Problem statement
Repeat the data exactly, please; no pictures belong in the copy.

Dataset excerpt
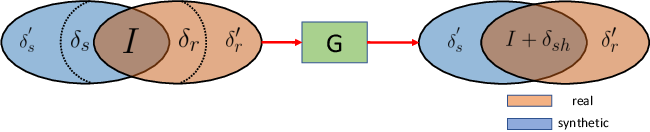 Figure 1 for SharinGAN: Combining Synthetic and Real Data for Unsupervised Geometry Estimation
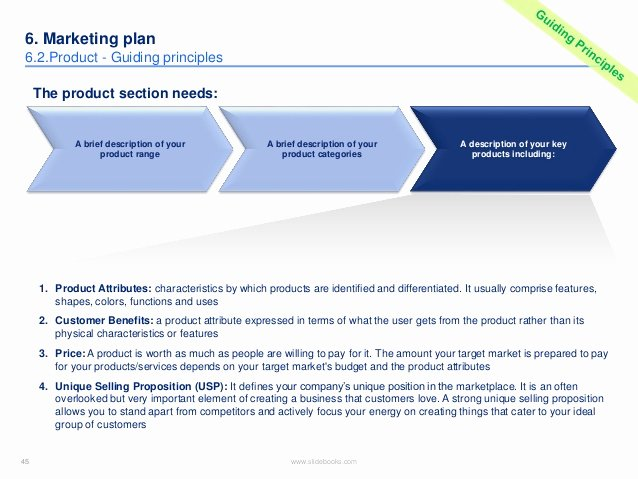 Consulting Business Plan Template Best Of Business Plan Template Created by former Deloitte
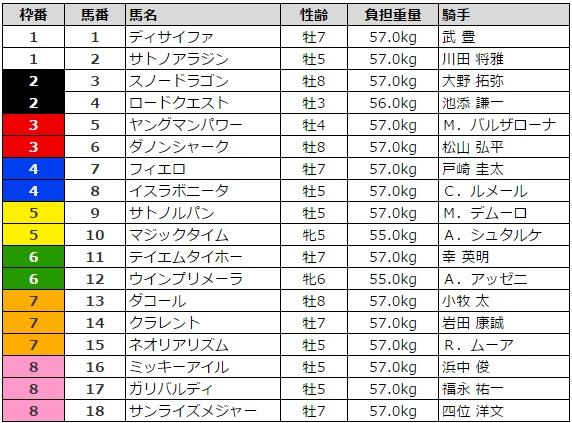 マイルチャンピオンシップ 2016 枠順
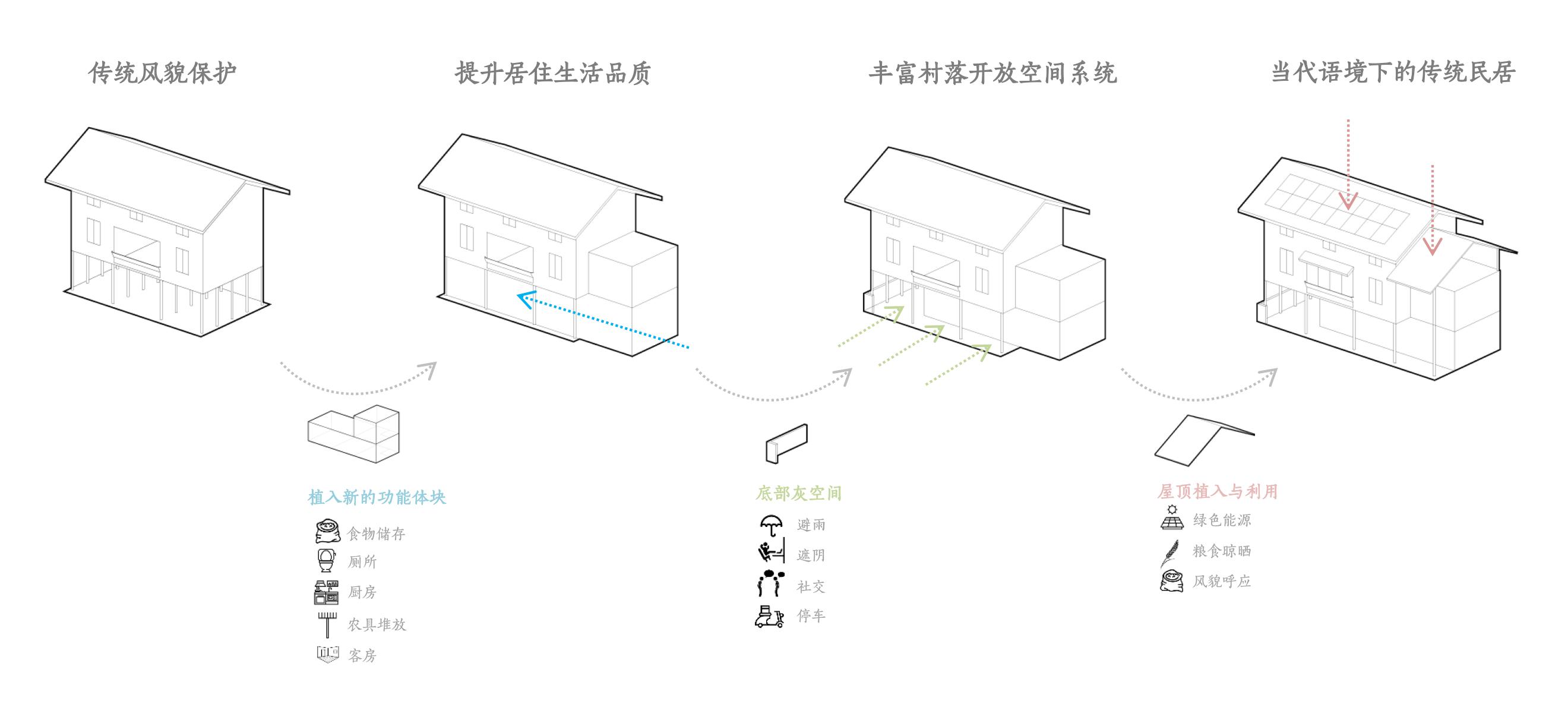 贵州龙塘精准扶贫设计实践 / gad · line+ studio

Answer to this exercise
 Figure 1 for SharinGAN: Combining Synthetic and Real Data for Unsupervised Geometry Estimation
 Consulting Business Plan Template Best Of Business Plan Template Created by former Deloitte
 マイルチャンピオンシップ 2016 枠順
 贵州龙塘精准扶贫设计实践 / gad · line+ studio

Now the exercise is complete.